S'il fallait que je résume le film, je pourrais dire que c'est l'itinéraire (pas loin du parcours initiatique) d'un petit garçon orphelin, Pip, qui rend, un jour, un petit service à un forçat évadé et qui va voir peu à peu sa vie se transformer jusqu'à l'âge adulte. Mais cette définition trahirait le foisonnement du film à chaque étape marquée par la découverte de personnages tour à tour bienveillants ou malveillants dont il va découvrir peu à peu les différentes facettes. Ce serait aussi oublier cette histoire d'amour entre Estella et Pip qui est un véritable fil rouge dans le film et qui semble vouée à l'échec.
La mise en scène, limite fantastique, est très réussie comme la "vigoureuse" rencontre de Pip avec le forçat dans un cimetière par temps de tempête ou encore la première rencontre de Pip avec Estella dans la maison étrange et pourquoi pas maléfique de Miss Havesham.
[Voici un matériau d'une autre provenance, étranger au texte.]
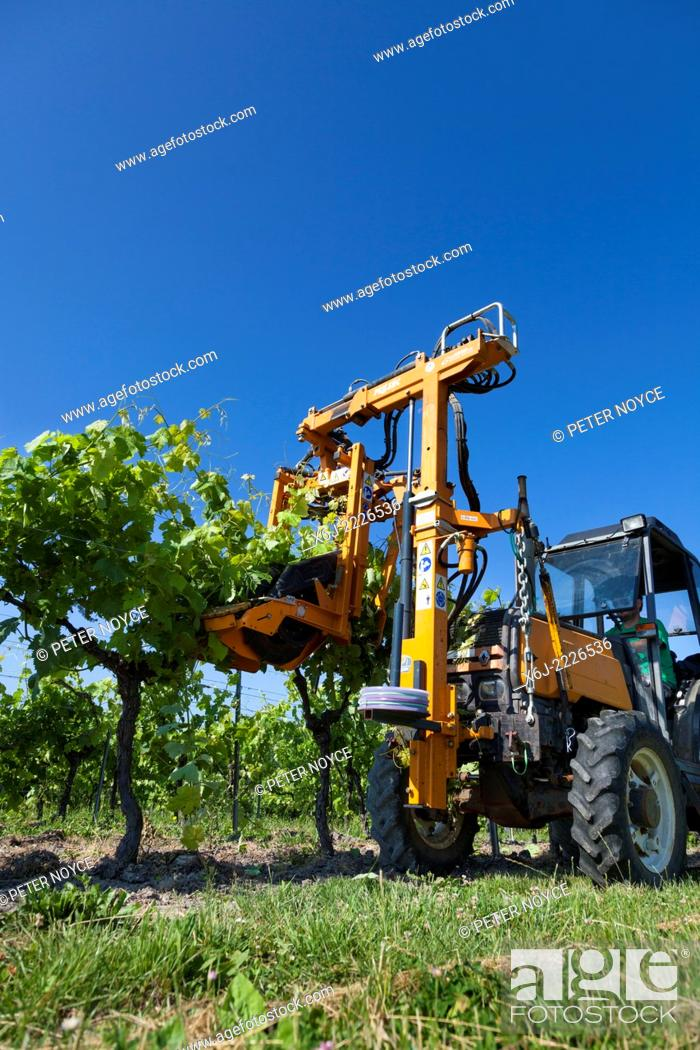 Stock Photo: Low view of tractor raising branches of rows of grape vines with lifting wire.
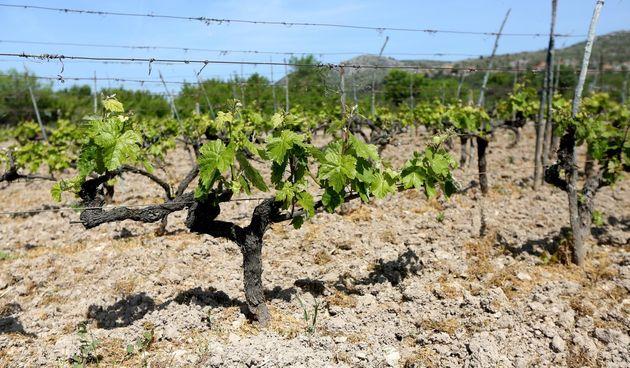 Vinograd, vinova loza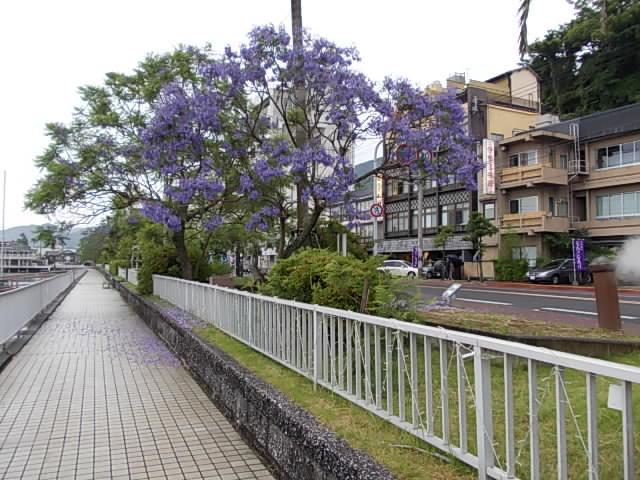 Jacaranda 20140610-2
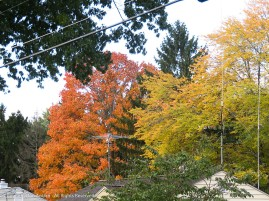Fall is popping out in places - not many, but some.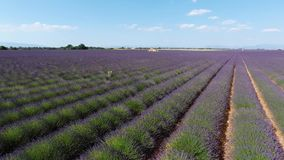 Lavender fields seen from drone Stock Photo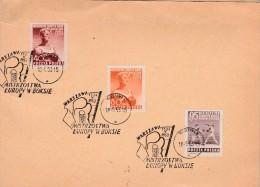 POLOGNE - PETIT ENCART AFFRANCHIE TIMBRES N° 706 A 708 OBLITERATION SPECIALE CHAMPIONNAT D'EUROPE BOXE A VARSOVIE - Maximumkarten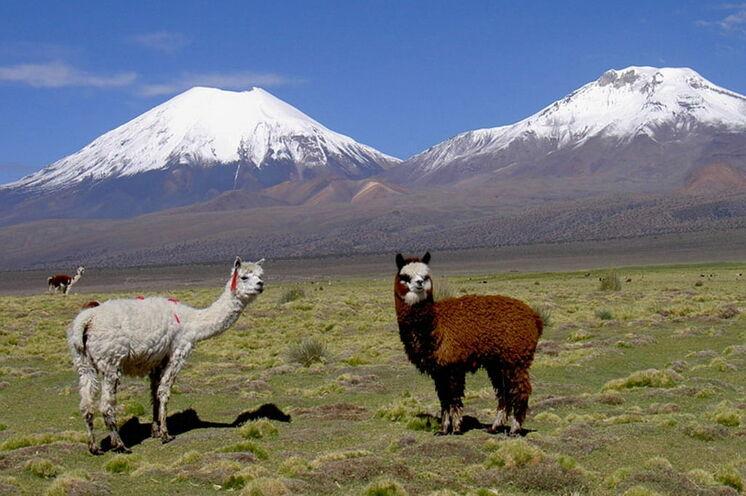 Der Park wird vom höchsten Berg Boliviens, dem Sajama, dominiert.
On sent que David Lean s'est aussi largement inspiré des obsessions – presque maladives – de Dickens face à une justice anglaise très bureaucratique et tatillonne si j'en juge les descriptions de l'étude – bordélique - de Jaggers et de sa façon tortueuse d'examiner la situation de ses clients ou de ce qu'on voit du procès à la fin où la messe semble dite.
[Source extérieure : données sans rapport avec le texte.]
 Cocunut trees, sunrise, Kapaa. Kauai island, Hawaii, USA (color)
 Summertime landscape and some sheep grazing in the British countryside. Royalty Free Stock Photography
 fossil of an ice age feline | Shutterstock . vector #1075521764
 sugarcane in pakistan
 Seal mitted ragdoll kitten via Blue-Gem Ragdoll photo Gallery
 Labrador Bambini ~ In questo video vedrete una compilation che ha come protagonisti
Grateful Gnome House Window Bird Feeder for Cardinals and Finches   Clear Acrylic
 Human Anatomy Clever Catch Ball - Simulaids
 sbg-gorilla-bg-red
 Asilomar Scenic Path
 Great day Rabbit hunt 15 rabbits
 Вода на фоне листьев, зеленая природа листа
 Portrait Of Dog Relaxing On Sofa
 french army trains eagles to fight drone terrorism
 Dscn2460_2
La distribution n'est pas en reste avec John Mills dans le rôle de Pip adulte qui montre la complexité de son personnage entre le dandy parvenu mais capable de retrouver son âme d'enfant ou de regretter ses petites lâchetés.
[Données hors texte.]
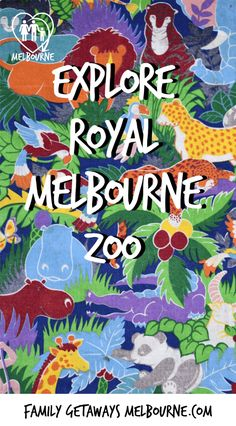 Situated right on the outskirts of the city, the Royal Melbourne Zoo has to be a Melbourne Attraction not to be missed. For more information just click the image. Melbourne Attractions, Melbourne Zoo, Airlie Beach, Central Business District, Family Getaways, Animal Species, School Holidays, Buy Tickets, Where To Go
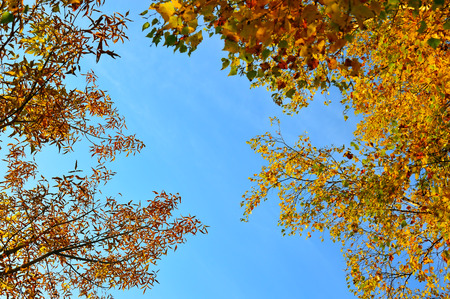 Background. Yellow sky and sky blue. Autumn mood. Standard-Bild - 118764479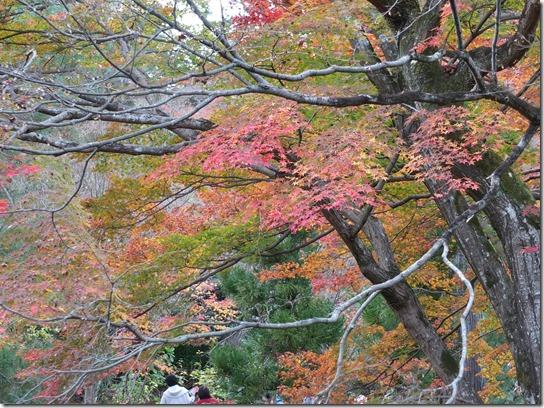 2016京都紅葉 491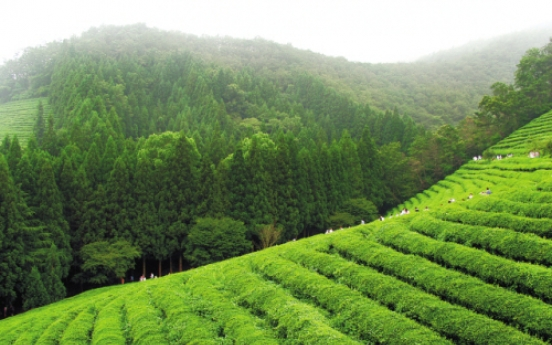 Sip, celebrate, and learn: Ways to enjoy Korean green tea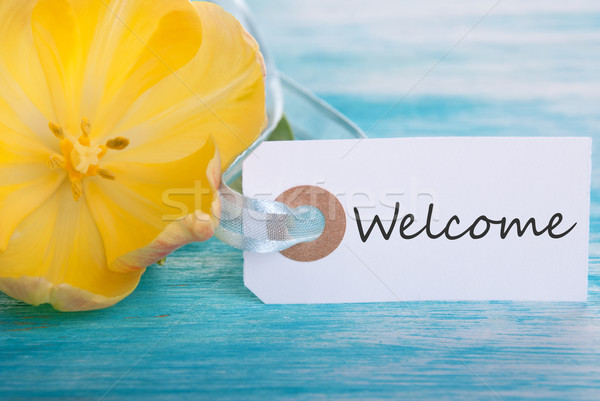 Welcome Tag Stock photo © Nelosa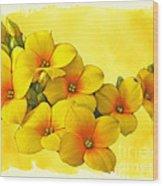 Yellow Kalanchoe - Succulent Sunshine Wood Print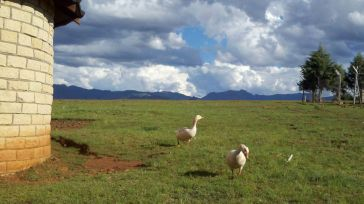 Lesotho37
Jean Simmons jeune (17 ans) est – évidemment – superbe dans son rôle énigmatique d'Estella dont on comprend qu'elle a été élevée par Miss Havesham pour séduire puis briser les cœurs. La mise en scène de l'actrice est une féerie. Comment Pip aurait-il pu ne pas tomber dans le piège ?
On peut peut-être regretter que l'actrice Valerie Hobson (je ne connais pas) qui joue Estella adulte soit moins resplendissante mais elle fait tout-à-fait le job et les scènes de séduction ou de bal sont très réussies.
C'est avec grand plaisir qu'on découvre Finlay Currie dans le rôle du forçat. C'est un acteur qui a une (sacrée) gueule mais surtout une présence importante dans ses rôles qu'il soient des péplums ou des films historiques ou de cape et d'épée. Sa scène de première rencontre de Pip est d'anthologie.
Autre découverte, cette fois amusante, c'est Alec Guiness qui n'en finira pas encore avec David Lean avant de finir comme Obi-Wan Kenobi. Ici, il est tout jeune (c'est son deuxième film) et sa relation avec Pip va évoluer vers une grande amitié. Les conseils discrètement dispensés à Pip pour se tenir correctement à table sont juste délicieux.
Encore un grand film de David Lean que j'ai pris beaucoup de plaisir à découvrir. Reste à lire le roman qui promet encore de grands moments.